Intel® Extension for PyTorch* Optimizations for Quantization [GPU]

Intel® Extension for PyTorch* currently supports imperative mode and TorchScript mode for post-training static quantization on GPU. This section illustrates the quantization workflow on Intel GPUs.

The overall view is that our usage follows the API defined in official PyTorch. Therefore, only small modification like moving model and data to GPU with to('xpu') is required. We highly recommend using the TorchScript for quantizing models. With graph model created via TorchScript, optimization like operator fusion (e.g. conv_relu) is enabled automatically. This delivers the best performance for int8 workloads.

Imperative Mode

import torch
import intel_extension_for_pytorch

# Define model
model = Model().to("xpu")
model.eval()
modelImpe = torch.quantization.QuantWrapper(model)

# Define QConfig
qconfig = torch.quantization.QConfig(activation=torch.quantization.observer.MinMaxObserver .with_args(qscheme=torch.per_tensor_symmetric),
    weight=torch.quantization.default_weight_observer)  # weight could also be perchannel

modelImpe.qconfig = qconfig

# Prepare model for inserting observer
torch.quantization.prepare(modelImpe, inplace=True)

# Calibration to obtain statistics for Observer
for data in calib_dataset:
    modelImpe(data)

# Convert model to create a quantized module
torch.quantization.convert(modelImpe, inplace=True)

# Inference
modelImpe(inference_data)

Imperative mode usage follows official Pytorch and more details can be found at PyTorch doc.

Defining the quantized config (QConfig) for model is the first stage of quantization. Per-tensor quantization is supported for activation quantization, while both per-tensor and per-channel are supported for weight quantization. Weight can be quantized to int8 data type only. As for activation quantization, both symmetric and asymmetric are supported. Also, both uint8 and int8 data types are supported.

If the best performance is desired, we recommend using the symmetric+int8 combination. Other configuration may have lower performance due to the existence of zero_point.

After defining a QConfig, the prepare function is used to insert observer in models. The observer is responsible for collecting statistics for quantization. A calibration stage is needed for observer to collect info.

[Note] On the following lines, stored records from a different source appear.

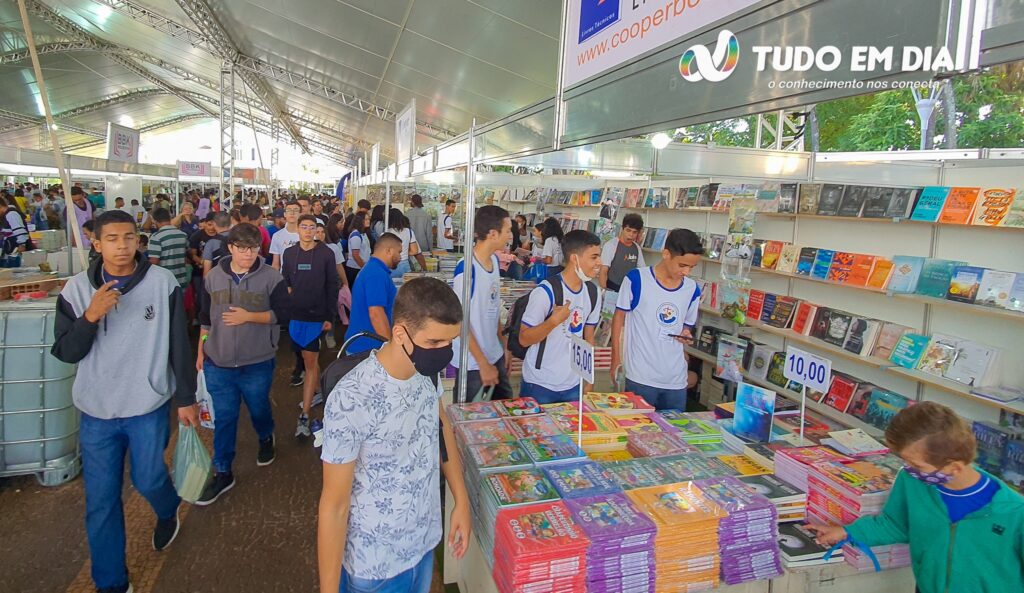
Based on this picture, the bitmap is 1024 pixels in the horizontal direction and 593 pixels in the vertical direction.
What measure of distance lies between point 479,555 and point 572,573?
0.66 m

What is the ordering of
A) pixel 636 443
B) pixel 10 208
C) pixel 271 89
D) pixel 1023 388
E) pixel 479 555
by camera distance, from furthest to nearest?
pixel 271 89
pixel 10 208
pixel 1023 388
pixel 636 443
pixel 479 555

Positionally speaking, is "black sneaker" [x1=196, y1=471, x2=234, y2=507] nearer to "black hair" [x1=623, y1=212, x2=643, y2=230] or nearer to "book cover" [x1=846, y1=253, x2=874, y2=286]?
"black hair" [x1=623, y1=212, x2=643, y2=230]

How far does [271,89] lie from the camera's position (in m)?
20.6

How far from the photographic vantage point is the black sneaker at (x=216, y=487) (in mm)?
3383

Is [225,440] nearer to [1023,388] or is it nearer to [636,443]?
[636,443]

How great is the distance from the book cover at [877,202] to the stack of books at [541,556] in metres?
3.69

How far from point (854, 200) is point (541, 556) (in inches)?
158

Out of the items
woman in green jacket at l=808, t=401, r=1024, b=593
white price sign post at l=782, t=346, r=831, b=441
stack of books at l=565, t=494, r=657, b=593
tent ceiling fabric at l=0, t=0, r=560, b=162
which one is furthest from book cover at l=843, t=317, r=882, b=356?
tent ceiling fabric at l=0, t=0, r=560, b=162

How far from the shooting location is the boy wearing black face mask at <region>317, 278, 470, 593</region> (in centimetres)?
155

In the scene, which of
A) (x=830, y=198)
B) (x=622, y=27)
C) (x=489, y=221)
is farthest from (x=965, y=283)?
(x=622, y=27)

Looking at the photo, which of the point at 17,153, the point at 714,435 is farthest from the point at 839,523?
the point at 17,153

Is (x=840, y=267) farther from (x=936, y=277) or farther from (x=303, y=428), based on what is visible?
(x=303, y=428)

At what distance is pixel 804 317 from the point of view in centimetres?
482

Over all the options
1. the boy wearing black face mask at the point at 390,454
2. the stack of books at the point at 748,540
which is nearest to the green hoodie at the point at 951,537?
the stack of books at the point at 748,540
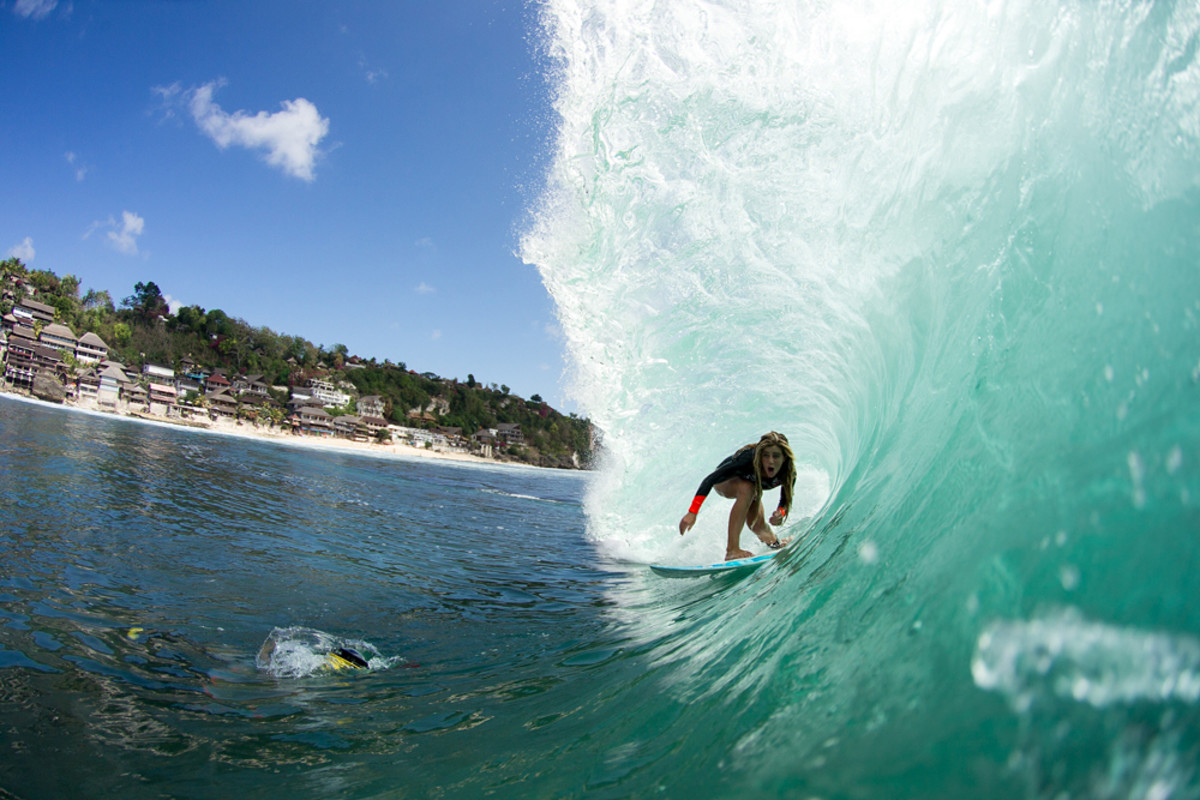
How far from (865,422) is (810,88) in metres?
3.21

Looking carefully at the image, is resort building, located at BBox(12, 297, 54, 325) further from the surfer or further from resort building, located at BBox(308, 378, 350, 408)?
the surfer

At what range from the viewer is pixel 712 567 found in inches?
239

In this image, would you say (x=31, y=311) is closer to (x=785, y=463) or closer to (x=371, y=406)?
(x=371, y=406)

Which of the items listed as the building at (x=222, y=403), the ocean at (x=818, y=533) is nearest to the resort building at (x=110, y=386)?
the building at (x=222, y=403)

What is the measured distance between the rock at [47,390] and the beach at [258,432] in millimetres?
672

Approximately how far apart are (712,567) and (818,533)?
1559mm

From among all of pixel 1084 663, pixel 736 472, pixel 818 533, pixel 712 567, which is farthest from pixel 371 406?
pixel 1084 663

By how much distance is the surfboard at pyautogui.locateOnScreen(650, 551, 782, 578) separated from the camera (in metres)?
5.55

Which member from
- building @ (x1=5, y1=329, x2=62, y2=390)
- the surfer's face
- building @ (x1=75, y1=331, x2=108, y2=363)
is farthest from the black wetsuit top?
building @ (x1=75, y1=331, x2=108, y2=363)

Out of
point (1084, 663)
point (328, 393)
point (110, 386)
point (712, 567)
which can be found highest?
A: point (328, 393)

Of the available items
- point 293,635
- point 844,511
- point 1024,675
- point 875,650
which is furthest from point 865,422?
point 293,635

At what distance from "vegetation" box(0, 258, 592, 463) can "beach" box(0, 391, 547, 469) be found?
5283 millimetres

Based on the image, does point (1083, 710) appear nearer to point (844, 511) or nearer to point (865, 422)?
point (844, 511)

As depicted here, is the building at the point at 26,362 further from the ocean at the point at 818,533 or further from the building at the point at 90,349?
the ocean at the point at 818,533
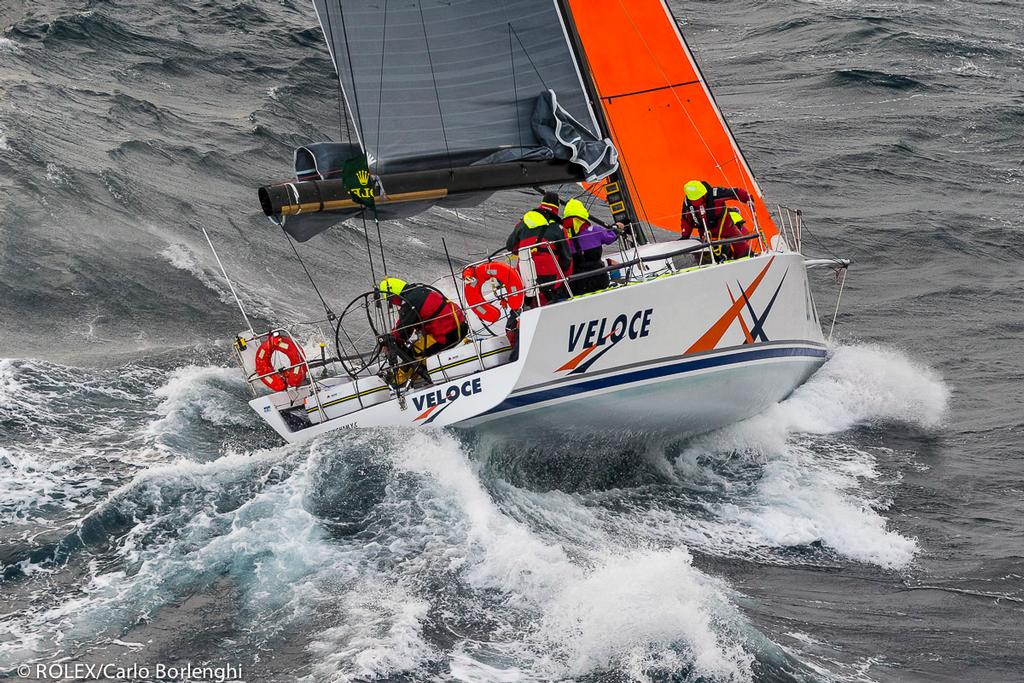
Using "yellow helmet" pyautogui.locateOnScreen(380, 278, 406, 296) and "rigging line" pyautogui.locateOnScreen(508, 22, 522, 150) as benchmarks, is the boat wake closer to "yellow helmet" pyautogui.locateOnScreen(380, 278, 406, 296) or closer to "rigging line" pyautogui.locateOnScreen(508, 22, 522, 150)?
"yellow helmet" pyautogui.locateOnScreen(380, 278, 406, 296)

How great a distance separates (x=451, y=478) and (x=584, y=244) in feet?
7.36

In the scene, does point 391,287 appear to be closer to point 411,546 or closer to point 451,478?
point 451,478

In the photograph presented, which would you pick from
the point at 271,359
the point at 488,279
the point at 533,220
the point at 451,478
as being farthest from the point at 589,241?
the point at 271,359

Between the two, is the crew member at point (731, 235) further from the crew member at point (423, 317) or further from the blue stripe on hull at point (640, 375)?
the crew member at point (423, 317)

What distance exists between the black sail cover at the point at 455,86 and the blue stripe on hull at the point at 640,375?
1565 millimetres

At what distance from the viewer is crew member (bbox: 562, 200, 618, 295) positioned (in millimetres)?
8438

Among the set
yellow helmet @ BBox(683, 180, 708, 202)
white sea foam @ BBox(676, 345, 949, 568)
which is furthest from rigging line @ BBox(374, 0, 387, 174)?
white sea foam @ BBox(676, 345, 949, 568)

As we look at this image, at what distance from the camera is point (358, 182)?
7.62 meters

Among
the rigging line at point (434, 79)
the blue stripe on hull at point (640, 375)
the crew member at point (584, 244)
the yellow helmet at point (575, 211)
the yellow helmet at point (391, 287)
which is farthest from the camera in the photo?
the yellow helmet at point (575, 211)

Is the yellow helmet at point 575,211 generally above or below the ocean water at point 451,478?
above

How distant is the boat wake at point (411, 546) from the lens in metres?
5.74

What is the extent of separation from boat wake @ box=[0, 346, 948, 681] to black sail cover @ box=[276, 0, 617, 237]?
1849 mm

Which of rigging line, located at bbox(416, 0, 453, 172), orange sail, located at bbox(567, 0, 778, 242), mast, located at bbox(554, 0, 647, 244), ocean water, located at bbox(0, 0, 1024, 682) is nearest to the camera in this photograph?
ocean water, located at bbox(0, 0, 1024, 682)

After calibration, function convert would quantize weight in module and swap FP32 module to quantized ones. Then, an int8 module is created. Be free to use it for inference.

TorchScript Mode

import torch
import intel_extension_for_pytorch
from torch.quantization.quantize_jit import (
    convert_jit,
    prepare_jit,
)

# Define model
model = Model().to("xpu")
model.eval()

# Generate a ScriptModule
modelJit = torch.jit.trace(model, example_input) # or torch.jit.script(model)

# Defin QConfig
qconfig = torch.quantization.QConfig(
    activation=torch.quantization.observer.MinMaxObserver.with_args(
        qscheme=qscheme,
        reduce_range=False,
        dtype=dtype
    ),
    weight=torch.quantization.default_weight_observer
)

# Prepare model for inserting observer
modelJit = prepare_jit(modelJit, {'': qconfig}, inplace=True)

# Calibration 
for data in calib_dataset:
    modelJit(data)

# Convert model to quantized one
modelJit = convert_jit(modelJit)

# Warmup to fully trigger fusion patterns
for i in range(5):
    modelJit(warmup_data) 
# Inference
modelJit(inference_data)

# Debug
print(modelJit.graph_for(inference_dta))

We need to define QConfig`` for TorchScript module, use prepare_jitfor inserting observer and useconvert_jit` for replacing FP32 modules.

Before prepare_jit, create a ScriptModule using torch.jit.script or torch.jit.trace. jit.trace is recommended for capable of catching the whole graph in most scenarios.

Fusion operations like conv_unary, conv_binary, linear_unary (e.g. conv_relu, conv_sum_relu) are automatically enabled after model conversion (convert_jit). A warmup stage is required for bringing the fusion into effect. With the benefit from fusion, ScriptModule can deliver better performance than eager mode. Hence, we recommend using ScriptModule as for performance consideration.

modelJit.graph_for(input) is useful to dump the inference graph and other graph related information for performance analysis.